----- Selected passage -----
The easiest way to tell if this is you're problem is to check the timing. If it idles ok but you're timing mark is off there is you're problem. If this does happen to be your problem don't bother just replacing the keyway, you will offset the keyway or shear it every couple of weeks. You lose you're press fit tolerance on the crank's snout and the keyway can't handle holding the balancer by itself. We had to pull the motor down and have the crank sent out and repaired.

Also check the cog's on the belt and both pulleys. Make sure the belt cogs aren't worn real bad and jumping at higher RPMs and that both pulleys aren't packed up with dirt causing it to jump.

If it's doing it from a jug you've already eliminated half of the fuel system from the pump back. And it's not the carb since 2 different carbs haven't fixed the problem and I don't see how a return line would play a factor. So I'm guessing it's something with the pump and it's components or between the pump and carb. Good luck tracking it down.

AmickRacing
08-04-2011, 12:06 AM
I can't say for sure we've figured out what the issue is, but I did get myself a new filter and some new fuel line. In the shop (poor test I know, neighbors might frown on the street test), it seems to be better.

Hopefully this is it, I've got enough problems to fight with out this kinda stuff too!
----- Given data -----
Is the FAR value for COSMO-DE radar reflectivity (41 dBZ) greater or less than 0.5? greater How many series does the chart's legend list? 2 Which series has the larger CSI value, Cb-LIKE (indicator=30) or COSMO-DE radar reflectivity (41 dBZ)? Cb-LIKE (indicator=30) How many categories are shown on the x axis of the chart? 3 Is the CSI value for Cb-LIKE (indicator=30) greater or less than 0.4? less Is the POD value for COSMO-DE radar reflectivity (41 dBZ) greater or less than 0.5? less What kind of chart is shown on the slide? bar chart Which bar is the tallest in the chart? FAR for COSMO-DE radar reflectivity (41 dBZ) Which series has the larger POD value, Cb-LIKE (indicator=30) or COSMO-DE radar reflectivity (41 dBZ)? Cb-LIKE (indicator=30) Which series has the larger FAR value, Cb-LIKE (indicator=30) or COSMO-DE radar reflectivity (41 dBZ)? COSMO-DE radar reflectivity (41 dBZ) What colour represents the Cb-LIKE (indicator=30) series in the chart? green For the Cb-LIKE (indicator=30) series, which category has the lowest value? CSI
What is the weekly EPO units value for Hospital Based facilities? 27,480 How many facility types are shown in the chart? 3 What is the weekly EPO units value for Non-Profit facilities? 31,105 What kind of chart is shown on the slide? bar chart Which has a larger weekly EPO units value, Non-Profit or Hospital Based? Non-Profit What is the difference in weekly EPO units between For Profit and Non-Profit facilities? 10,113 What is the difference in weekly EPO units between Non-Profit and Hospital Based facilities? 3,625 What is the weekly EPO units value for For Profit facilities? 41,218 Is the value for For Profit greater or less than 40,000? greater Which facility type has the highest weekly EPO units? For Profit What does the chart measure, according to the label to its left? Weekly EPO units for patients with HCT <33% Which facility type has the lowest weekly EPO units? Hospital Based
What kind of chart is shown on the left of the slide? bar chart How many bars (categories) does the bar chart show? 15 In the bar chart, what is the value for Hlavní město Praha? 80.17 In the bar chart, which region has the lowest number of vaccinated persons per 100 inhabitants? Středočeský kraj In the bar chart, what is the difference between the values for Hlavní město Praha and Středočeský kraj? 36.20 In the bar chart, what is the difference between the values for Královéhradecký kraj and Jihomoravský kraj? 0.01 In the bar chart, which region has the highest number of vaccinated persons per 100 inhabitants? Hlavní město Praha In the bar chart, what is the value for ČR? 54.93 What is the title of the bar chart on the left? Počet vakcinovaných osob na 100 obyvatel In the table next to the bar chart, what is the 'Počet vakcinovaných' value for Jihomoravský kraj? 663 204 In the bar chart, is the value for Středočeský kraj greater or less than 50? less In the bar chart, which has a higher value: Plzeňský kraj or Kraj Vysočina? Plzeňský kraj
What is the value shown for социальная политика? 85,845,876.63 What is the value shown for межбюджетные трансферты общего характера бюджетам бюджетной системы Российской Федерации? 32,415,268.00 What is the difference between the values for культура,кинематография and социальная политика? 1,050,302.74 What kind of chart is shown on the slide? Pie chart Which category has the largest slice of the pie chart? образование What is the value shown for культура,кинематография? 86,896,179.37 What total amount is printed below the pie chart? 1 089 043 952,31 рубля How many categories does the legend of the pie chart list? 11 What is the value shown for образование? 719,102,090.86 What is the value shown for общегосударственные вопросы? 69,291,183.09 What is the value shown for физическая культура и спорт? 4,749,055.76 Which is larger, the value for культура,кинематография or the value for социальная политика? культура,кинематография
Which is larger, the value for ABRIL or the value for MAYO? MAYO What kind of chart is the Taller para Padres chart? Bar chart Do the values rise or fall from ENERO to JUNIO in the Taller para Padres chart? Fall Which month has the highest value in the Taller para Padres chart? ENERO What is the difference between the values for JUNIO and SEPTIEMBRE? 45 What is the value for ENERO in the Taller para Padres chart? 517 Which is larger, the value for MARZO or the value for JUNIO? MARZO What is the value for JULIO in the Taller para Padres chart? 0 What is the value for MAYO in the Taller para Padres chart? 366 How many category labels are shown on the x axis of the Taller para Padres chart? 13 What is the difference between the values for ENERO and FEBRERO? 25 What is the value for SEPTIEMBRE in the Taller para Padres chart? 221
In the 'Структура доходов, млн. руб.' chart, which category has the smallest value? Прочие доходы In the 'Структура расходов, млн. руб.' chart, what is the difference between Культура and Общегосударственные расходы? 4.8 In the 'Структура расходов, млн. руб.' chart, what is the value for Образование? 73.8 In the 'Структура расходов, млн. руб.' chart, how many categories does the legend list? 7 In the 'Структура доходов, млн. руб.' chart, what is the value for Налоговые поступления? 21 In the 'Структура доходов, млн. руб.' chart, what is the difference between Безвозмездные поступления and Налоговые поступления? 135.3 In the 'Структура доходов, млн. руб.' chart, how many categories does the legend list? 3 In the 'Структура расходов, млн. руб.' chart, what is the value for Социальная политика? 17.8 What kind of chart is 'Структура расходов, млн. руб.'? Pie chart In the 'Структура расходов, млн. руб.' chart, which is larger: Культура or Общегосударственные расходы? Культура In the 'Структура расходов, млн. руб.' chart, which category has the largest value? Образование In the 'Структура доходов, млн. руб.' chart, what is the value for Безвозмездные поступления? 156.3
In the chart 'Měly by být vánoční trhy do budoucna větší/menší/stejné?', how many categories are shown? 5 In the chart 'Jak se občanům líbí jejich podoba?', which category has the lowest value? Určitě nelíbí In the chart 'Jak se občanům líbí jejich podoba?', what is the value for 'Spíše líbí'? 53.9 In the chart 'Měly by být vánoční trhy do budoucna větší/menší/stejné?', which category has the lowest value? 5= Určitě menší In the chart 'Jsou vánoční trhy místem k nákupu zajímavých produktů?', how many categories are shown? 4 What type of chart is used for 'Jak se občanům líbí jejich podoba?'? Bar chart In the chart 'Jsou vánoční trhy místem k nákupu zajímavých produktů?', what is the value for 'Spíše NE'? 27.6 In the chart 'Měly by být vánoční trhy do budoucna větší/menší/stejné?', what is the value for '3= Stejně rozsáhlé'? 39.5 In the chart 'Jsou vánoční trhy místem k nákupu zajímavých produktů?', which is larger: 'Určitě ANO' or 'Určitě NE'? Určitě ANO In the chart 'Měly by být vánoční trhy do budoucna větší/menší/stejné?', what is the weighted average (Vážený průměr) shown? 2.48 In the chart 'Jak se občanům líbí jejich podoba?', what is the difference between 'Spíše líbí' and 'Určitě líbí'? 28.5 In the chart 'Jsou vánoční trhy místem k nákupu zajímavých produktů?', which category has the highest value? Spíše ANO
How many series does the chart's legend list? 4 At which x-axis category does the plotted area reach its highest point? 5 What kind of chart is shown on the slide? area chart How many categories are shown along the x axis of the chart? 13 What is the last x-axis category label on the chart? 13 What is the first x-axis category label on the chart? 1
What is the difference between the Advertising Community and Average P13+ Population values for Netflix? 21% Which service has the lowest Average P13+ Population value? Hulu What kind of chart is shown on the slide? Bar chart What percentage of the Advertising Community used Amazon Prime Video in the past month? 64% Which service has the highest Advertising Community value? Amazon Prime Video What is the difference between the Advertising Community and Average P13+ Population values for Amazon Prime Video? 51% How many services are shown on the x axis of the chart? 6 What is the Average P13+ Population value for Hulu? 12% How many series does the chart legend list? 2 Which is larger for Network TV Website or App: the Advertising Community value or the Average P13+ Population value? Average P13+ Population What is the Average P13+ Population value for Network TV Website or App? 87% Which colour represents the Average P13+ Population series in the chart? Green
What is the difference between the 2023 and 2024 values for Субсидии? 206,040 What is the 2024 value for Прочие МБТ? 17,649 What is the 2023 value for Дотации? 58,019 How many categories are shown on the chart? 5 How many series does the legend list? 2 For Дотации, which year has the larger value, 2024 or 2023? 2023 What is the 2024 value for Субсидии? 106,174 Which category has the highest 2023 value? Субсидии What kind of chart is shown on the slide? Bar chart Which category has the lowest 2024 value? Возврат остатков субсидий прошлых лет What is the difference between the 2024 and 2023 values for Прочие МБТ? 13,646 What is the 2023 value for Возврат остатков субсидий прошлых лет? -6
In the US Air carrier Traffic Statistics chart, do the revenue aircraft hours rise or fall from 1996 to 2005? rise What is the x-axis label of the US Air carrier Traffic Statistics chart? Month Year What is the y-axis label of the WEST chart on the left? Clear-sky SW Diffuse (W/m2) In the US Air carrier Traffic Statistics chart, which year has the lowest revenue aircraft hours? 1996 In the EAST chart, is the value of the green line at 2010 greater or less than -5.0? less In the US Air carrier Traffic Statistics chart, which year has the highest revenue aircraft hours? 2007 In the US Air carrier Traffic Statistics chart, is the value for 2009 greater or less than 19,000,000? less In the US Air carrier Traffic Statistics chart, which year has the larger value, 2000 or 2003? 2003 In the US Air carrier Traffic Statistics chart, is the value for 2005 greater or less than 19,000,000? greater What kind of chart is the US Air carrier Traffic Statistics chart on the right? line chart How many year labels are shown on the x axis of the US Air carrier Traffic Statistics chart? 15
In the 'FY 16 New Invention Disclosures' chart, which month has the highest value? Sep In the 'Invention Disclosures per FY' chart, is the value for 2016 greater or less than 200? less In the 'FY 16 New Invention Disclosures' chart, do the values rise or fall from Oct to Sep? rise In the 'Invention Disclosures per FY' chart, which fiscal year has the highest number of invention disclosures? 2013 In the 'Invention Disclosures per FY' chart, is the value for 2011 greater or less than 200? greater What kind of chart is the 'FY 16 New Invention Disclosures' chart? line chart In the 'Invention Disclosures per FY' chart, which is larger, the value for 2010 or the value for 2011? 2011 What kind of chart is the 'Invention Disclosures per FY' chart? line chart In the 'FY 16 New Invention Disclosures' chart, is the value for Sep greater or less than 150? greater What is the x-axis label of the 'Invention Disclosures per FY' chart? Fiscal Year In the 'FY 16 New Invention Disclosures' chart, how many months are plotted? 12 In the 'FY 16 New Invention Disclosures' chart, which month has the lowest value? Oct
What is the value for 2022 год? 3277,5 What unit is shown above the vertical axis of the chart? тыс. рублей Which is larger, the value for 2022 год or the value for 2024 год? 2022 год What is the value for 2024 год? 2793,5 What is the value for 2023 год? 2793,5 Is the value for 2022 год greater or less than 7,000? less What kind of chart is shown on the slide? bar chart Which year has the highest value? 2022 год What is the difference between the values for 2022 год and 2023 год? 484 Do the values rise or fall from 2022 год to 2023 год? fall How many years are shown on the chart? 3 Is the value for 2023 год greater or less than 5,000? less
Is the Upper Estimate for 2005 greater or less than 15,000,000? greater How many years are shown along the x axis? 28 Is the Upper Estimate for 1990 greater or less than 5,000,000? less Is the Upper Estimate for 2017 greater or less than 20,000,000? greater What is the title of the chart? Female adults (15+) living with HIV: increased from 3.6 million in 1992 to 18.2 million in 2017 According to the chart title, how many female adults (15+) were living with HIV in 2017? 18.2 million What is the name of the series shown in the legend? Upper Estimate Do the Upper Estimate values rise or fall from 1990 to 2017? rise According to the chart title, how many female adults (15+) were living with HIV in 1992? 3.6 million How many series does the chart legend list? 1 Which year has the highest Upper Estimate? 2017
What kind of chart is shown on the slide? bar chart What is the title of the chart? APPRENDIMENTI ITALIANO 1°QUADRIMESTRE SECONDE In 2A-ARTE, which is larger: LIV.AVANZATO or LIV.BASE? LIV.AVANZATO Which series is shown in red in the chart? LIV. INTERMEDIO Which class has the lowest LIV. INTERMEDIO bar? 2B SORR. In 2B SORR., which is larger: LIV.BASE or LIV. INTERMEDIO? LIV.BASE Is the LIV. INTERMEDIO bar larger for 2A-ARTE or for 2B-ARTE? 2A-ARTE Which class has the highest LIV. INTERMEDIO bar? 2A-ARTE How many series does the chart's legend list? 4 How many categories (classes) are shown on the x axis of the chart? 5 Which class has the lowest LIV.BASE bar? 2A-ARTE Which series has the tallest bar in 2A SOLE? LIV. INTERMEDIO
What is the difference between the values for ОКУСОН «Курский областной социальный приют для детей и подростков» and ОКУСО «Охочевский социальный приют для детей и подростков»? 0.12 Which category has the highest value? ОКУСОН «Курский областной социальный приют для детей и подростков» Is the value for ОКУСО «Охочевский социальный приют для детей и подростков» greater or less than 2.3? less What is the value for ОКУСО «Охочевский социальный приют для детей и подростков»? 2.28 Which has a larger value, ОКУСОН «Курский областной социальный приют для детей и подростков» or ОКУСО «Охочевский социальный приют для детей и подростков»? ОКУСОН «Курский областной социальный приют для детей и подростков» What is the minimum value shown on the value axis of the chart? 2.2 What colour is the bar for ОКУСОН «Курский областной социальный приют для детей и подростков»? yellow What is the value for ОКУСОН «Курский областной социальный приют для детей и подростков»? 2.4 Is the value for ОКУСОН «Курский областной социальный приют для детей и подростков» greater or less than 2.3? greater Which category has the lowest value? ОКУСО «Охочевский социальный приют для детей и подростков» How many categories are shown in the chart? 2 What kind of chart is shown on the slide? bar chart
-----
**Prompt 1:** Output the stretch of the engine troubleshooting thread from "Also check the" through "tracking it down.".
**Prompt 2:** In the engine troubleshooting thread, what two items did AmickRacing get?
**Prompt 3:** Write the next part of the engine troubleshooting thread, picking up after its final sentence.

**Response box 1:**
Also check the cog's on the belt and both pulleys. Make sure the belt cogs aren't worn real bad and jumping at higher RPMs and that both pulleys aren't packed up with dirt causing it to jump.

If it's doing it from a jug you've already eliminated half of the fuel system from the pump back. And it's not the carb since 2 different carbs haven't fixed the problem and I don't see how a return line would play a factor. So I'm guessing it's something with the pump and it's components or between the pump and carb. Good luck tracking it down.

**Response box 2:** A new filter and some new fuel line.

**Response box 3:**
cfg11
08-04-2011, 02:04 PM
What kind of fuel cell is in your car? We are having the same problem, gets real bad when the track is hammer down. We have swapped fuel pumps, carbs, regulators, filters, checked out fuel lines, and found nothing wrong. next step I guess is tank.


If it is the rolover ball, how did you fix it?

Egoracing
08-04-2011, 02:45 PM
Put the ball back into the cage and screw the fitting back on, the whole thing fell off. If your car is blubbering and popping it can be slightly rich and when you go to get onto the pedal it is dead or acting up then it will clean out and bust the tires loose. I have dropped 1 jet size before and it helped out the problem.

rubbinsracin
08-04-2011, 03:05 PM
we lost the rollover check ball one time. our pickup tube sucked the (not a nice word)(not a nice word)(not a nice word)(not a nice word) thing an inch and a half into the pickup tube as the metal check ball was just a hair smaller than the tube and plugged the (not a nice word)(not a nice word)(not a nice word)(not a nice word) thing right up. burnt out our fuel pump too.

first thing we did when we put the ball back in and screwed the holder back on was to put some blue loctite on those threads as it is supposed to be "fuel resistant"

Egoracing
08-04-2011, 06:28 PM
we lost the rollover check ball one time. our pickup tube sucked the (not a nice word)(not a nice word)(not a nice word)(not a nice word) thing an inch and a half into the pickup tube as the metal check ball was just a hair smaller than the tube and plugged the (not a nice word)(not a nice word)(not a nice word)(not a nice word) thing right up. burnt out our fuel pump too.

first thing we did when we put the ball back in and screwed the holder back on was to put some blue loctite on those threads as it is supposed to be "fuel resistant"

You run in Ga? I had a friend tell me that at Screven there were like 5 cars in 2 weeks that had check ball come out and get sucked up in a few weeks after he had it happen.

AmickRacing
08-05-2011, 12:07 AM
What kind of fuel cell is in your car?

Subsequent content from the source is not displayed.